**Verilen metin**
☆ ☆ ☆ ☆ ☆

Seyyid Selahaddin (Emir Melik Gazi Sultan) adına Melik Gazi türbesindeki köyünden başka Kastamonu, Erzincan Kemah, Ordu Aybastı, Çorum ve Kırşehir’de de ziyaretgâhlar türbeler ve makamlar vardır.

 

Ocak dedelerinden Sivas Şarkışla Yahyalı köyünden olan ve Eseri mahlasıyla şiirler yazan Cemalettin Şenol Dede bize Seyyid Selahaddin Ocağı ile ilgili son derece değerli bilgiler aktardı.

 

Günümüzde ocak yol ve erkân hizmetlerini Yahyalı köyündeki ocak mensubu dedeler ve Amasya Merzifon Hırka köyündeki ocak mensubu dedeler sürdürmektedirler. Gürün’ün Mağara köyünde de ocak dedelerinin olduğu söylenmektedir.

 

Ocak talipleri saydığımız bu üç köy ile birlikte Merzifon Sarıköy, Oymaağaç köyleri ve daha birçok bölgede mevcuttur. Yoğunlukla Sivas bölgesi Kızılırmak boylarında, Şarkışla Emlek yöresinde, Kangal, Sivas merkez; Yozgat merkez, Akdağmadeni; Çorum Mecitözü; Amasya merkez, Merzifon, Gümüşhacıköy; Tokat Zile; Eskişehir Harmandalı köylerinde ocak talipleri bulunmaktadır.

☆ ☆ ☆ ☆ ☆

**Görev 1**
Seyyid Selahaddin Ocağı hakkındaki metne göre Eseri mahlasıyla şiirler yazan ocak dedesinin adı nedir?
Metin ile kayıtlar arasında herhangi bir bağlantı yoktur.

**Verilen kayıtlar**
☆ ☆ ☆ ☆ ☆

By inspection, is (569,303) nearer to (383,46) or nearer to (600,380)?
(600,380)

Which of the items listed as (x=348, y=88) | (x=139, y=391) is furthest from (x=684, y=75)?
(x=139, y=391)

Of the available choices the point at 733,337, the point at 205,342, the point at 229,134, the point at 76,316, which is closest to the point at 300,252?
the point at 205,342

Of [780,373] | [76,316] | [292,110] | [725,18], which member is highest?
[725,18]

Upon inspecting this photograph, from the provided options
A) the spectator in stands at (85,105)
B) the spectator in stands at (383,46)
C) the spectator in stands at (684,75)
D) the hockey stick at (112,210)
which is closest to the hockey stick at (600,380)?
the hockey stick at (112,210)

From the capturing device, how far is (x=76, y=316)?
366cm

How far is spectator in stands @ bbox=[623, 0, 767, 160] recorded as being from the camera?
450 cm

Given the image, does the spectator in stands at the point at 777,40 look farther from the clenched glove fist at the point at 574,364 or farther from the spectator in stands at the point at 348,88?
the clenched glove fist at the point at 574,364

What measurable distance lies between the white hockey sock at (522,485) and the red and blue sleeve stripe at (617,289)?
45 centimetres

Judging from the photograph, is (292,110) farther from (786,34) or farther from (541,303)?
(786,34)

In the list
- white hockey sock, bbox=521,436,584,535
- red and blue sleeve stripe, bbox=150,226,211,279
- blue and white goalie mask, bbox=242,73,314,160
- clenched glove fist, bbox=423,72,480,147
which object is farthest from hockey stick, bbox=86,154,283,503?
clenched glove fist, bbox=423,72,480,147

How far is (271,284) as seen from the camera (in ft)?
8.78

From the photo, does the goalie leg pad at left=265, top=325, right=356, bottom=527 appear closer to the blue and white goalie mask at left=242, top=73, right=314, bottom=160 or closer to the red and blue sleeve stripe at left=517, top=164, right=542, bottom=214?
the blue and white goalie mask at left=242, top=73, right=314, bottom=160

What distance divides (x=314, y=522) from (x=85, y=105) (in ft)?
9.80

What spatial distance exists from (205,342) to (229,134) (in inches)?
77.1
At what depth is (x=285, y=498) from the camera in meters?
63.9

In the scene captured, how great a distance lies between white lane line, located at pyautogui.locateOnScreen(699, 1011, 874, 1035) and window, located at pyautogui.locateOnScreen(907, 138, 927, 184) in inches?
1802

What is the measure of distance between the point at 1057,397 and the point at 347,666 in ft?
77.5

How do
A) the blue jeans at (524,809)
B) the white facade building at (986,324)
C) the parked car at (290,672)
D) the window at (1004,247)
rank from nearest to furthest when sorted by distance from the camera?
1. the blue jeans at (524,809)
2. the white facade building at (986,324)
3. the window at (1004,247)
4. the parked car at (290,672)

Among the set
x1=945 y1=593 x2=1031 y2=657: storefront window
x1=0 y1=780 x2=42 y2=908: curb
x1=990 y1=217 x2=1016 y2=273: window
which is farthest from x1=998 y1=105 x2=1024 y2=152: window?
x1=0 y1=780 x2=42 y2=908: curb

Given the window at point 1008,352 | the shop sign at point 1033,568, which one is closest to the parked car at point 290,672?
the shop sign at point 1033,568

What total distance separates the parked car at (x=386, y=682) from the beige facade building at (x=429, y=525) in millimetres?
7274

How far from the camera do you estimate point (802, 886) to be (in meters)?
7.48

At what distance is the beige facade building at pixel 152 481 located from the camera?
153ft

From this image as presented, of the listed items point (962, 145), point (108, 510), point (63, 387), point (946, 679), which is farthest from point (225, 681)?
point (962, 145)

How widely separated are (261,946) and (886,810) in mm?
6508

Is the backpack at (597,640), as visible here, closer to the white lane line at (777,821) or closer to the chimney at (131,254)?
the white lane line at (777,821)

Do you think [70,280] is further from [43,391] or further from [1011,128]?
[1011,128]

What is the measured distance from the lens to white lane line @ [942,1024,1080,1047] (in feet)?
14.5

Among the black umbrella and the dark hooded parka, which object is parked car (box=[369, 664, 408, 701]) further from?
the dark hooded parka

☆ ☆ ☆ ☆ ☆

**Görev 2**
Kayıtlarda "Among the black" ifadesini içeren satırdan kayıtların sonuna kadar uzanan satırları, iki uç da dahil olmak üzere, boş satırları atlayarak numaralı liste hâlinde yazın.

**Beklenen yanıt 1**
Cemalettin Şenol Dede.

**Beklenen yanıt 2**
1. Among the black umbrella and the dark hooded parka, which object is parked car (box=[369, 664, 408, 701]) further from?
2. the dark hooded parka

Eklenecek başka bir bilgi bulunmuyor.